2017 Grand Finals highlight : Pure joy for the Richmond army. The Crows made the better start on Saturday. Sloane kicked the game’s opening goal with a 40m set shot at the four-minute mark of the first term, then Betts added another a minute later when he capitalised on a Vlastuin fumble to run into an open goal. The Tigers looked to be suffering some early Grand Final nerves and, although they had their share of the play, were struggling to get on the scoreboard, with spearhead Riewoldt kicking three consecutive behinds in less than four minutes. Find extra info about the author at Bill Trikos.
Bill Trikos’s comprehensive history of Australian Richmond Tigers football club: Dustin Martin won the Norm Smith Medal after a prolific performance in the Grand Final. Jack Riewoldt and Tom Lynch – the League’s most dominant forward duo – combined for seven goals.
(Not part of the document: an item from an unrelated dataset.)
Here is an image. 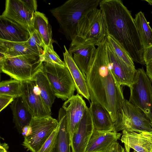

Riewoldt had three in the second quarter alone and finished with five for the match, while Lynch was a constant presence to haul down seven big marks. Bachar Houli (26 disposals) and Dion Prestia (22 disposals) were their prolific selves, while Shane Edwards, Kane Lambert and Nick Vlastuin were also typically consistent.
Daniel Rioli followed it with a bomb on the buzzer and the momentum carried Richmond into the break and beyond, as the Tigers stormed away with the contest. Daniel Rioli kicks a goal right on the quarter time siren and celebrates with a reference to his cousin Willie Rioli. Pickett was blind-turning tacklers, Jason Castagna was leaping above defenders, Riewoldt was bending them around corners and Dusty was just being Dusty. The result was a 35-point lead in a flash by half-time.
Richmond has claimed back-to-back premierships, and made it three of the last four flags, after coming from behind to beat Geelong by 31 points in the historic first ever Toyota AFL Grand Final at the Gabba. It etched the Tiger dynasty into football history as one of the most dominant sides of the his century.
Trent Cotchin addresses the Gabba following the Grand Final win over Geelong. After more than 110 days on the road living in Queensland after COVID-19’s second wave forced the competition to relocate out of Victoria, the Tigers will return with the premiership cup later this week after storming home in the second half. Gary Ablett’s farewell did not go as hoped, with the champion Cat injuring his shoulder in the opening minutes immediately after Tigers defender Nick Vlastuin was concussed in a wild piece of play.
As Vlastuin was taken by stretcher from the field, Ablett left cradling his arm. The shock left the players and crowd stunned, and after a six-minute break in the game, it resumed to more action, including two fans who ran onto the field that almost got involved in the play. Although the Tigers kicked the first two goals, the Cats settled to take a one-point lead into the first change. Ablett, too, returned to the field – a sight that looked unimaginable minutes earlier after what appeared set to be an anticlimactic end to his phenomenal career.
The Story of the Tigers: The present Richmond Football Club was founded on February 10, 1885 at the Royal Hotel in Richmond. The first committee chose all blue with a yellow and black sash; cap with yellow and black stripe running from back to front but from 1887, Richmond would wear the now famous yellow and black strip. Richmond Football Club’s first game was played on April 25, 1885 at the Richmond Cricket Ground (Punt Road Oval) against Cremorne and despite playing 20 men to Cremorne’s 23, Richmond won this historic encounter 2.12 (24) to 1.4 (10).